--- START MATERIAL SHOWN ---

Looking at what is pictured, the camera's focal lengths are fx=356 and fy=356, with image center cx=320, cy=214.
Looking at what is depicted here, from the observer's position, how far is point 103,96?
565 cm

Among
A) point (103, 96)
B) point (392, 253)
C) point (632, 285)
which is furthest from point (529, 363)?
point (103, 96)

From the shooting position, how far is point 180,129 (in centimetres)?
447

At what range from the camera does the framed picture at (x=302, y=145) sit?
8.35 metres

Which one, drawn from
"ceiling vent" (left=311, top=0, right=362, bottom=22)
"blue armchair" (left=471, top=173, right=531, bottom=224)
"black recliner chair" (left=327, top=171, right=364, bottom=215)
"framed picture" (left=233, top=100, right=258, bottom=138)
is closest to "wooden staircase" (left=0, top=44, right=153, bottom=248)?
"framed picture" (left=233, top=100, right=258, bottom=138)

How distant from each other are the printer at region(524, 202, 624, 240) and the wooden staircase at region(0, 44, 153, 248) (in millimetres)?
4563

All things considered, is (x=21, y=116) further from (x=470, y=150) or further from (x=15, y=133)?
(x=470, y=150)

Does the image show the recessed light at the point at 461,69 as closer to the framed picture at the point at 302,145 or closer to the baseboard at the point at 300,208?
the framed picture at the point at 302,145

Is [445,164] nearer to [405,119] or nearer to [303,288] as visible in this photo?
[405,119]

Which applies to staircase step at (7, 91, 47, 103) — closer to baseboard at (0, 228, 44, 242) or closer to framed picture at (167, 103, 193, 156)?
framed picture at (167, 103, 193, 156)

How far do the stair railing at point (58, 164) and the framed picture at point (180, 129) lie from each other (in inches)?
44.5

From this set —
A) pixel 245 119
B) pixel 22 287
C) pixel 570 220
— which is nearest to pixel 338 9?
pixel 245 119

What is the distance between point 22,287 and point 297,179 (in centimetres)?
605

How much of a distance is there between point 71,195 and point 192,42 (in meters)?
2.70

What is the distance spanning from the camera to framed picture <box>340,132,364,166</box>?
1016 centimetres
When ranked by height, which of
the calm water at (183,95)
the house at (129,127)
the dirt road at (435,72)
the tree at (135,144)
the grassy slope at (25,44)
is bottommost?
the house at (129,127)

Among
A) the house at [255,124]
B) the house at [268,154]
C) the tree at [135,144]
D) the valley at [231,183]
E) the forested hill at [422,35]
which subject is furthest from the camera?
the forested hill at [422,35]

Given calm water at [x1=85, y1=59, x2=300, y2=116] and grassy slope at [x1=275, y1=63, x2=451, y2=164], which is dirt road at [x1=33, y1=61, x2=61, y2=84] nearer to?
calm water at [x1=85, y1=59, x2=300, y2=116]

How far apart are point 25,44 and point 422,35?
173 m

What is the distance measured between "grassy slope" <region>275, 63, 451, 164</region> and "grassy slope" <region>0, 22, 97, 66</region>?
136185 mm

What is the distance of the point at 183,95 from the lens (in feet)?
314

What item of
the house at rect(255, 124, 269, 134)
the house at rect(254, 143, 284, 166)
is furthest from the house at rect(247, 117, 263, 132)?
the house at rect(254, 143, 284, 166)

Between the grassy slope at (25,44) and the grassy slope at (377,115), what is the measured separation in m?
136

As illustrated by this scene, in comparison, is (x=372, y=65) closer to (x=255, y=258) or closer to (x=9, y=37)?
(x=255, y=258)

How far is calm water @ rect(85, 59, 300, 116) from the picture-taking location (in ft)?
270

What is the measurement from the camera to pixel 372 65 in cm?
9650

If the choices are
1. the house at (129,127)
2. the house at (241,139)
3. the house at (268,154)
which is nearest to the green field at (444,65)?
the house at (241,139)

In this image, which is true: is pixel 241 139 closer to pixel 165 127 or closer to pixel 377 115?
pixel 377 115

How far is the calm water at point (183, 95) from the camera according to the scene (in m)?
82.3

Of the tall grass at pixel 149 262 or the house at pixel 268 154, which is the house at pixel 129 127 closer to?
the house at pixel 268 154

--- END MATERIAL SHOWN ---

=== WRITTEN EXERCISE ===
Lay out everything above from the line containing "Given calm water" down to the end of the records as a Markdown table with the columns Row and Line. Number each row and leave out blank lines.

=== CORRECT ANSWER ===
| Row | Line |
|---|---|
| 1 | Given calm water at [x1=85, y1=59, x2=300, y2=116] and grassy slope at [x1=275, y1=63, x2=451, y2=164], which is dirt road at [x1=33, y1=61, x2=61, y2=84] nearer to? |
| 2 | calm water at [x1=85, y1=59, x2=300, y2=116] |
| 3 | How far apart are point 25,44 and point 422,35? |
| 4 | 173 m |
| 5 | What is the distance measured between "grassy slope" <region>275, 63, 451, 164</region> and "grassy slope" <region>0, 22, 97, 66</region>? |
| 6 | 136185 mm |
| 7 | What is the distance of the point at 183,95 from the lens (in feet)? |
| 8 | 314 |
| 9 | What item of |
| 10 | the house at rect(255, 124, 269, 134) |
| 11 | the house at rect(254, 143, 284, 166) |
| 12 | is furthest from the house at rect(247, 117, 263, 132)? |
| 13 | the house at rect(254, 143, 284, 166) |
| 14 | Between the grassy slope at (25,44) and the grassy slope at (377,115), what is the measured separation in m? |
| 15 | 136 |
| 16 | As illustrated by this scene, in comparison, is (x=372, y=65) closer to (x=255, y=258) or closer to (x=9, y=37)? |
| 17 | (x=255, y=258) |
| 18 | How far is calm water @ rect(85, 59, 300, 116) from the picture-taking location (in ft)? |
| 19 | 270 |
| 20 | What is the measurement from the camera to pixel 372 65 in cm? |
| 21 | 9650 |
| 22 | If the choices are |
| 23 | 1. the house at (129,127) |
| 24 | 2. the house at (241,139) |
| 25 | 3. the house at (268,154) |
| 26 | which is nearest to the green field at (444,65)? |
| 27 | the house at (241,139) |
| 28 | In this image, which is true: is pixel 241 139 closer to pixel 165 127 or closer to pixel 377 115? |
| 29 | pixel 377 115 |
| 30 | How far is the calm water at point (183, 95) from the camera according to the scene (in m)? |
| 31 | 82.3 |
| 32 | Of the tall grass at pixel 149 262 or the house at pixel 268 154, which is the house at pixel 129 127 closer to? |
| 33 | the house at pixel 268 154 |